TASK → Print the items verbatim, from the first line through the line containing "6.23 metres", with both of those lines included.

EXCERPTED DATA →
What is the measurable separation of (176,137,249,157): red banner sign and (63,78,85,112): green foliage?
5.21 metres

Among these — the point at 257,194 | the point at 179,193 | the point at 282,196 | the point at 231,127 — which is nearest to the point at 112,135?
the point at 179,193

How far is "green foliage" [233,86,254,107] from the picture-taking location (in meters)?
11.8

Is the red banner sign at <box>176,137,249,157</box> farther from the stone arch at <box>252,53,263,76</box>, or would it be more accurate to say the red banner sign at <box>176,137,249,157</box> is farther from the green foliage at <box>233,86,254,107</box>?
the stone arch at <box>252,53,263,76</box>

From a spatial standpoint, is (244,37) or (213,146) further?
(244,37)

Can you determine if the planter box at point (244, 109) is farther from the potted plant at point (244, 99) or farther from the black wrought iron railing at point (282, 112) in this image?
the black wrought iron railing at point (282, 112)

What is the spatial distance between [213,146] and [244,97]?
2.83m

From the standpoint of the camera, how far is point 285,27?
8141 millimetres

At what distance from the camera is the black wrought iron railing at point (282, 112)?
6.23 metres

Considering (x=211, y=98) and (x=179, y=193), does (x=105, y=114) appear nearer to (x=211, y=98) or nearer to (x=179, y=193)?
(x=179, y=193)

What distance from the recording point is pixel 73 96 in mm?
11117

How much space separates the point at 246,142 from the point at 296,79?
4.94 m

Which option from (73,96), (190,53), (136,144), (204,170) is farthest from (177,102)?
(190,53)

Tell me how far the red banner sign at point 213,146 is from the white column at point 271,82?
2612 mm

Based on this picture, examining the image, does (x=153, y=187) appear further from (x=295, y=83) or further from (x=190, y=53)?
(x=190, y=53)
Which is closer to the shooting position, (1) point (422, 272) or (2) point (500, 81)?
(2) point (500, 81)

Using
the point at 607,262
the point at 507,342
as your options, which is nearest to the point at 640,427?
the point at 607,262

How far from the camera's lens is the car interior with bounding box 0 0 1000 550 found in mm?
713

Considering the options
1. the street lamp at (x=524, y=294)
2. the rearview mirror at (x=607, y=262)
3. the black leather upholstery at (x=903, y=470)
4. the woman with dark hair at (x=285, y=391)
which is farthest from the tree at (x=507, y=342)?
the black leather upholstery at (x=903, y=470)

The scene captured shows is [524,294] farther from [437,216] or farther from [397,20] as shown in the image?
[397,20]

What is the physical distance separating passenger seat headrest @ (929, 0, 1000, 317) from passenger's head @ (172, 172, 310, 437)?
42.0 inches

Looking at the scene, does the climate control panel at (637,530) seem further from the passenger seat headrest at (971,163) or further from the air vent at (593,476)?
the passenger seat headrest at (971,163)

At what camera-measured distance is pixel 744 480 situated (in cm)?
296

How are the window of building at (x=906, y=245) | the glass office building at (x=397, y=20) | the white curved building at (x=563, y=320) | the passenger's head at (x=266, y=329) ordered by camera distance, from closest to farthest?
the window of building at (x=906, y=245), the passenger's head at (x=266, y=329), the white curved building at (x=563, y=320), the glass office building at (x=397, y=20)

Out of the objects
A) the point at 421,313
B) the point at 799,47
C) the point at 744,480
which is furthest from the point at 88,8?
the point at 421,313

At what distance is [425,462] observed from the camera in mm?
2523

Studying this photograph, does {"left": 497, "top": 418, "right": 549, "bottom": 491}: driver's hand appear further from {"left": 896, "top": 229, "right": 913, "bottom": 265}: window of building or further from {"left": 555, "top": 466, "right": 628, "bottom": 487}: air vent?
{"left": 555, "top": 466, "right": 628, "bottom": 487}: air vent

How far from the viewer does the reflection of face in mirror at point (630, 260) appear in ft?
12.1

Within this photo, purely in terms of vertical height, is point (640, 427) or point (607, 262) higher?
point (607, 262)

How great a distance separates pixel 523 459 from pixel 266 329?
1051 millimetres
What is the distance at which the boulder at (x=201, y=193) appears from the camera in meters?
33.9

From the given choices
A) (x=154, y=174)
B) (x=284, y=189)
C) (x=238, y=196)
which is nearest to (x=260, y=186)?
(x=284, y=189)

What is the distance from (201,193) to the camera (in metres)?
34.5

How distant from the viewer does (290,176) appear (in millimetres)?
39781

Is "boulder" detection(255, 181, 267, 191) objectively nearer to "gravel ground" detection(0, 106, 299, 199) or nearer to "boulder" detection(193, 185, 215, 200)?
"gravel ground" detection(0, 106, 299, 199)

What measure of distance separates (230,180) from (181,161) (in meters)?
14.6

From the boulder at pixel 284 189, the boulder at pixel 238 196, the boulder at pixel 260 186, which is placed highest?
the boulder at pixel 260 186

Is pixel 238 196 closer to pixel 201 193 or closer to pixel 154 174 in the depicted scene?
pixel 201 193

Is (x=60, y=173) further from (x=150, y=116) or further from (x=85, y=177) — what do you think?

WRITTEN RESPONSE →
What is the measurable separation of (176,137,249,157): red banner sign and (63,78,85,112): green foliage?
5.21 metres

Among these — the point at 257,194 | the point at 179,193 | the point at 282,196 | the point at 231,127 — which is nearest to the point at 112,135?
the point at 179,193

How far is "green foliage" [233,86,254,107] from the picture-taking location (in meters)?
11.8

Is the red banner sign at <box>176,137,249,157</box> farther from the stone arch at <box>252,53,263,76</box>, or would it be more accurate to say the red banner sign at <box>176,137,249,157</box> is farther from the green foliage at <box>233,86,254,107</box>?
the stone arch at <box>252,53,263,76</box>

From a spatial standpoint, is (244,37) or (213,146) further?
(244,37)

Can you determine if the planter box at point (244, 109) is farther from the potted plant at point (244, 99) or farther from the black wrought iron railing at point (282, 112) in this image?
the black wrought iron railing at point (282, 112)

What is the spatial distance between [213,146] and [244,97]?
2.83m

From the standpoint of the camera, how far is point 285,27?
8141 millimetres

At what distance from the camera is the black wrought iron railing at point (282, 112)?
6.23 metres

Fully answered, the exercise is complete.